Set out every line of the records below as a numbered list, skipping blank lines. Leave the pictures out of the answer.

◆ Dataset:
START

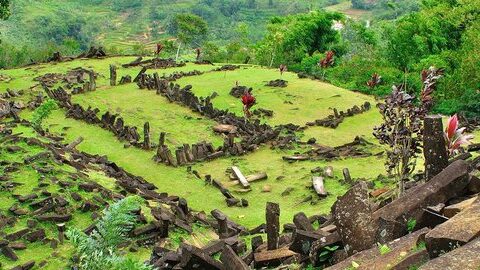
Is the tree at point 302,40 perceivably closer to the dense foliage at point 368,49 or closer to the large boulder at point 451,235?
the dense foliage at point 368,49

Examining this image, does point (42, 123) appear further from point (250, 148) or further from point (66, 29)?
point (66, 29)

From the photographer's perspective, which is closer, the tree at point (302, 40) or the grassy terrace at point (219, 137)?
the grassy terrace at point (219, 137)

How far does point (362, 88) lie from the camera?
109ft

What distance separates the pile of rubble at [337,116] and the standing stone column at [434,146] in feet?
50.3

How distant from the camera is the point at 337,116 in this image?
24969mm

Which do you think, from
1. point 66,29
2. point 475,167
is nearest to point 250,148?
point 475,167

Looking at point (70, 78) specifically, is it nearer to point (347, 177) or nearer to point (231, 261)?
point (347, 177)

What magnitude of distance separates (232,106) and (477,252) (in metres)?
22.3

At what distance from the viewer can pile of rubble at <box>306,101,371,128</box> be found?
23781mm

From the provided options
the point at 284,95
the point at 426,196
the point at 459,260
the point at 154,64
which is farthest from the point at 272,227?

END

◆ Worked solution:
1. Is the tree at point 302,40 perceivably closer to the dense foliage at point 368,49 or closer to the large boulder at point 451,235?
2. the dense foliage at point 368,49
3. Examining this image, does point (42, 123) appear further from point (250, 148) or further from point (66, 29)?
4. point (66, 29)
5. From the photographer's perspective, which is closer, the tree at point (302, 40) or the grassy terrace at point (219, 137)?
6. the grassy terrace at point (219, 137)
7. How far does point (362, 88) lie from the camera?
8. 109ft
9. What distance separates the pile of rubble at [337,116] and the standing stone column at [434,146] in feet?
10. 50.3
11. How distant from the camera is the point at 337,116 in this image?
12. 24969mm
13. Which do you think, from
14. 1. point 66,29
15. 2. point 475,167
16. is nearest to point 250,148?
17. point 475,167
18. Looking at point (70, 78) specifically, is it nearer to point (347, 177) or nearer to point (231, 261)?
19. point (347, 177)
20. What magnitude of distance separates (232,106) and (477,252) (in metres)?
21. 22.3
22. At what distance from the viewer can pile of rubble at <box>306,101,371,128</box> be found?
23. 23781mm
24. From the provided options
25. the point at 284,95
26. the point at 426,196
27. the point at 459,260
28. the point at 154,64
29. which is farthest from the point at 272,227?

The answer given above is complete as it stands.